Protein kinases assayed at . 1 mM ATP had been RIP2, GAK, c Raf and B Raf. The assays had been initiated with MgATP, stopped by the addition of 5 ul of . 5 M orthophosphoric acid and spotted on to P81 filter plates making use of a unifilter harvester. The ICvalues of inhibitors had been determined following carrying out assays at 10 various concentrations of every compound.
PKA was assayed against the substrate peptide LRRASLG, PKC and GAK from the protein histone H1, PHK towards the substrate peptide KRKQISVRGL, NEK2a from the peptide RFRRSRRMI, NEK6 and NEK7 against the peptide FLAKSFGSPNRAYKK, ROCK and PRK2 towards a peptide corresponding to the Cterminal location of ribosomal protein S6. Aurora B and Aurora C had been equally assayed kinase inhibitor library for screening in opposition to the substrate peptide HIPK3, MST 2, IKK and IKK towards MBP, RIP2 towards MBP, IKKB against the peptide LDDRHDSGLDSMKDEEY, and JNK2 and JNK3 in opposition to ATF2. MARK3 was assayed towards the peptide KKKVSRSGLYRSPSMPENLNRPR, RSK1, RSK2, MAPKAP K3 and PKD1 from KKLNRTLSVA, MNK1 and MNK2 towards the eIF4E protein, EF2K assayed from the peptide RKKFGESKTKTKEFL and PIM1, PIM2 and PIM3 from RSRHSSYPAGT.
PKBB was assayed from the peptide calculator peptide GRPRTSSFAEGKK, PLK1 against ISDELMDATFADQEAKKK, Src towards KVEKIGEGTYGVVYK, CaMK 1 from YLRRRLSDSNF, smMLCK from KKRPQRATSNVFA and SRPK1 against RSRSRSRSRSRSRSR. DYRK1A, DYRK2 and DYRK3 were both assayed in opposition to Woodtide, while PAK4, 5 and 6 had been assayed in opposition to RRRLSFAEPG. CaMKK, CaMKKB and TBK1 were assayed from BRSK2 from KKLNRTLSFAEPG and PKC? towards ERMRPRKRQGSVRRV. The protein tyrosine kinases Indeed, FGF R1 and Ephrin A2 have been assayed with poly. The substrates employed for other protein kinases have been described previously. Unless of course mentioned otherwise, enzymes were diluted in a buffer consisting of 50 mM Tris/HCl, pH 7. 5, . 1 mM EGTA, 1 mg/ml BSA and . 1% 2 mercaptoethanol and assayed in a buffer comprising fifty mM Tris/HCl, pH 7. 5, .

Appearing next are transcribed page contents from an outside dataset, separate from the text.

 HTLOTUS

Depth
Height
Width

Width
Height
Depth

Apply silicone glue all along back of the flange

1 mM EGTA and . 1% 2 mercaptoethanol. For CaMK1 and CaMKK isoforms, the assay mixtures also contained . 5 mM CaCland . 3 uM calmodulin. PKC was diluted into twenty mM Hepes /. 03 Triton X one hundred and assayed in the very same buffer containing . 1 mg/ ml phosphatidylserine, 10 ug/ml diacylglycerol and . 1 mM CaCl. PHK was diluted in fifty mM sodium B glycerophosphate /. 1%2 mercaptoethanol VEGF and assayed in a buffer comprising 50 mM Tris/HCl, fifty mM sodium B glycerophosphate, pH 8. 2, and . 04 mM CaCl. EF2K was diluted into 50 mM Hepes /. 1% 2 mercaptoethanol/1. mg/mlBSAand assayed in the identical buffer that contains . 2 mM CaCland . 3uM calmodulin. smMLCK was diluted in fifty mM Hepes /. 1 mM EGTA/1. mg/ml BSA/. 1% 2 mercaptoethanol and assayed in the exact same buffer that contains 5 mM CaCland 10 uM calmodulin.

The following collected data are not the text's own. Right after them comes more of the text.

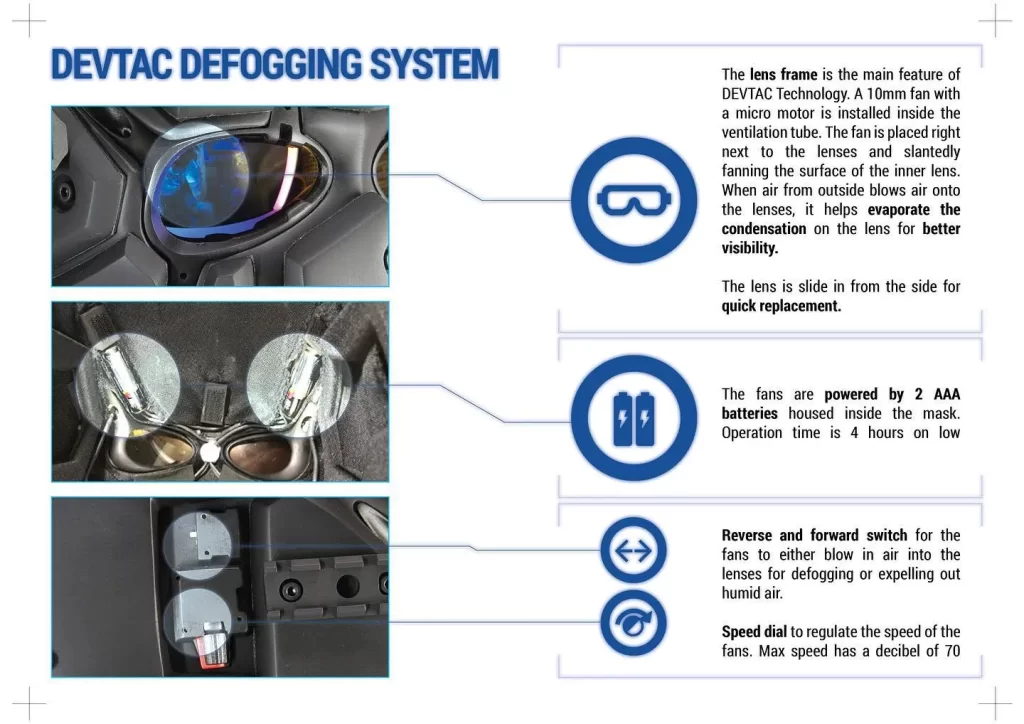 DEVTAC DEFOGGING SYSTEM

The lens frame is the main feature of DEVTAC Technology. A 10mm fan with a micro motor is installed inside the ventilation tube. The fan is placed right next to the lenses and slantedly fanning the surface of the inner lens. When air from outside blows air onto the lenses, it helps evaporate the condensation on the lens for better visibility.

The lens is slide in from the side for quick replacement.

The fans are powered by 2 AAA batteries housed inside the mask. Operation time is 4 hours on low

Reverse and forward switch for the fans to either blow in air into the lenses for defogging or expelling out humid air.

Speed dial to regulate the speed of the fans. Max speed has a decibel of 70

PKA was Natural items diluted in twenty mM Mops /1 mM EGTA/. 01% Brij 35/1. mg/ml BSA/. 1% 2 mercaptoethanol and assayed in 8 mM Mops /. The compound SU 6656 is noted to be a effective inhibitor of Src household members.
In the present review we identified that it inhibited AMPK, kinase inhibitor library for screening BRSK2 and MST2 with equivalent potency to its inhibition of Src and Lck, and it inhibited Aurora B and C, even more potently than Src and Lck in vitro.